◆ Daftar Tugas
1. Menurut teks tentang kaum 'Ad, berapa lama Allah menimpakan angin kepada mereka?
2. Salinlah bagian teks tentang kaum 'Ad dari "Mereka menolak mengikuti" sampai "lisan nabi itu." tanpa perubahan apa pun.

Mereka menolak mengikuti rasul mereka yang benar, dan mereka lebih memilih mengikuti perintah penguasa yang sewenang-wenang lagi pengingkar kebenaran. Karena itulah mereka selalu diikuti oleh laknat Allah dan hamba-hamba-Nya yang beriman di dunia ini setiap kali mereka disebut-sebut. Di hari kiamat kelak mereka akan dipanggil di hadapan para saksi:

أَلا إِنَّ عَادًا كَفَرُوا رَبَّهُمْ

Ingatlah, sesungguhnya kaum 'Ad itu kafir kepada Tuhan mereka. (Hud: 60), hingga akhir ayat.
As-Saddi mengatakan bahwa tidak sekali-kali ada seorang nabi yang diutus sesudah kaum 'Ad, melainkan mereka dilaknati melalui lisan nabi itu.

Kaum ‘Aad Meminta Disegerakan Adzab

Akhirnya apa yang terjadi pada kaum Nuh pun berulang pada kaum ‘Aad, mereka meminta disegerakan adzab karena mereka mendustakan bahwa Nabi Hud adalah utusan Allah, mereka tidak mempercayai bahwa adzab itu adalah haq karena mereka tidak beriman kepada Allah. Mereka menyangka Nabi Hud adalah seorang pendusta padahal sebaliknya, merekalah yang pendusta. Mereka berkata, seperti difirmankan Allah :

قَالُوا أَجِئْتَنَا لِنَعْبُدَ اللَّهَ وَحْدَهُ وَنَذَرَ مَا كَانَ يَعْبُدُ آبَاؤُنَا فَأْتِنَا بِمَا تَعِدُنَا إِنْ كُنْتَ مِنَ الصَّادِقِينَ

Mereka berkata: “Apakah kamu datang kepada kami, agar kami hanya menyembah Allah saja dan meninggalkan apa yang biasa disembah oleh bapak-bapak kami? Maka datangkanlah azab yang kamu ancamkan kepada kami jika kamu termasuk orang-orang yang benar”. [QS Al-A’raaf : 70]

Melalui firman-Nya:
{وَأَمَّا عَادٌ فَأُهْلِكُوا بِرِيحٍ صَرْصَرٍ عَاتِيَةٍ * سَخَّرَهَا عَلَيْهِمْ سَبْعَ لَيَالٍ وَثَمَانِيَةَ أَيَّامٍ حُسُومًا فَتَرَى الْقَوْمَ فِيهَا صَرْعَى كَأَنَّهُمْ أَعْجَازُ نَخْلٍ خَاوِيَةٍ * فَهَلْ تَرَى لَهُمْ مِنْ بَاقِيَةٍ}
Adapun kaum 'Ad, maka mereka telah dibinasakan dengan angin yang sangat dingin lagi amat kencang, yang Allah menimpakan angin itu kepada mereka selama tujuh malam dan delapan hari terus-menerus; maka kamu lihat kaum 'Ad pada waktu itu mati bergelimpangan seakan-akan mereka tunggul-tunggul pohon kurma yang telah kosong (lapuk). Maka kamu tidak melihat seorang pun yang tinggal di antara mereka. (Al-Haqqah: 6-8)

◆ Cuplikan Data
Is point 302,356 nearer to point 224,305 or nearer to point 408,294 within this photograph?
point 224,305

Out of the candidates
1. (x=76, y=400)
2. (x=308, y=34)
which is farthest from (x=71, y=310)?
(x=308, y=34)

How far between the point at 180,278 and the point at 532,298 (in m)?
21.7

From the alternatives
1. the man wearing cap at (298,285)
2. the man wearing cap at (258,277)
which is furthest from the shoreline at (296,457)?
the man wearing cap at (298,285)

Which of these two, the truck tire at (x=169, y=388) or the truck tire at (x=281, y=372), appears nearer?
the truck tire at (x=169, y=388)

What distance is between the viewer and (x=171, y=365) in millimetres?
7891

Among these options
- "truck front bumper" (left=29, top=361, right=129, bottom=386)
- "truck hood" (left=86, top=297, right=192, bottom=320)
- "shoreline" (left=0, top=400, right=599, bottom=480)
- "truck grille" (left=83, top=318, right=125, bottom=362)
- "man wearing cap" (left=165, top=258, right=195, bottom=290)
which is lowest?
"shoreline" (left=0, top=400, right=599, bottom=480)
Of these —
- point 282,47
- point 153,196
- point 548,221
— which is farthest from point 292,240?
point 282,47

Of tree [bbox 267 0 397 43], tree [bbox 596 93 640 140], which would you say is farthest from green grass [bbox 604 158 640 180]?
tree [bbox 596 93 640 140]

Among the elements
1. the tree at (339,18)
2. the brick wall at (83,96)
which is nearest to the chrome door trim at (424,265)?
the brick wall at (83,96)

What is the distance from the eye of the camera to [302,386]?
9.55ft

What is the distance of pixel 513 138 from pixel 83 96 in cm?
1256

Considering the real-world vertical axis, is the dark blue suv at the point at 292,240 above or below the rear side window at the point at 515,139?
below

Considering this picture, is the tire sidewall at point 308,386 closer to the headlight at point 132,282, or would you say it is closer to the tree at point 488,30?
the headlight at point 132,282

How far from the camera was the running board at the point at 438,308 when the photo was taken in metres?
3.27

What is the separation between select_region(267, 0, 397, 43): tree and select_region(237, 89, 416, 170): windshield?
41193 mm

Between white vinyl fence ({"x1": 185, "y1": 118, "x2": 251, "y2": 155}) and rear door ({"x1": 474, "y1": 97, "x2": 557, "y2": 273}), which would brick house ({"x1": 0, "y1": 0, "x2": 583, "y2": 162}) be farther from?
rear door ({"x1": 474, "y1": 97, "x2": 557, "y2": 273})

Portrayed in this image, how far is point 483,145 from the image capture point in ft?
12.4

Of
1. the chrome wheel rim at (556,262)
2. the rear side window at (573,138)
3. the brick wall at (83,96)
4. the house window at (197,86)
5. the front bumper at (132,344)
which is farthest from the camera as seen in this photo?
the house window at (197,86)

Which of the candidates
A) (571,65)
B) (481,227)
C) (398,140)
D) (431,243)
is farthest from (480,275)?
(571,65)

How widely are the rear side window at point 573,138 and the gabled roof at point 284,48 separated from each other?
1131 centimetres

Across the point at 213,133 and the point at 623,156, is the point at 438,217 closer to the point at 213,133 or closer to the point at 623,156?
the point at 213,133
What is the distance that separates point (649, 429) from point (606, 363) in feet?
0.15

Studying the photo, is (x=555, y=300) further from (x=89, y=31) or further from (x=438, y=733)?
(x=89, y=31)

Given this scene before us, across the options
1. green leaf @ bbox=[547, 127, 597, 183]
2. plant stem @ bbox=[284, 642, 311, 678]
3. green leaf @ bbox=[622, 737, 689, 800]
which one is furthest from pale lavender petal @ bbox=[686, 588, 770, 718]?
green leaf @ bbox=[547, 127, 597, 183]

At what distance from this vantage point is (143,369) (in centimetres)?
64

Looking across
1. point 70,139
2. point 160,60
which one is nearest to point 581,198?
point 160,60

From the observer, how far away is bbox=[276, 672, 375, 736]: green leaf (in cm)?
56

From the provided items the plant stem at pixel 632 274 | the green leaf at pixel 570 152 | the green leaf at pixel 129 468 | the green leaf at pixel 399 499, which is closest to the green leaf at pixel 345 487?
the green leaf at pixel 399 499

◆ Jawaban Latihan
1. Selama tujuh malam dan delapan hari terus-menerus.

2.
Mereka menolak mengikuti rasul mereka yang benar, dan mereka lebih memilih mengikuti perintah penguasa yang sewenang-wenang lagi pengingkar kebenaran. Karena itulah mereka selalu diikuti oleh laknat Allah dan hamba-hamba-Nya yang beriman di dunia ini setiap kali mereka disebut-sebut. Di hari kiamat kelak mereka akan dipanggil di hadapan para saksi:

أَلا إِنَّ عَادًا كَفَرُوا رَبَّهُمْ

Ingatlah, sesungguhnya kaum 'Ad itu kafir kepada Tuhan mereka. (Hud: 60), hingga akhir ayat.
As-Saddi mengatakan bahwa tidak sekali-kali ada seorang nabi yang diutus sesudah kaum 'Ad, melainkan mereka dilaknati melalui lisan nabi itu.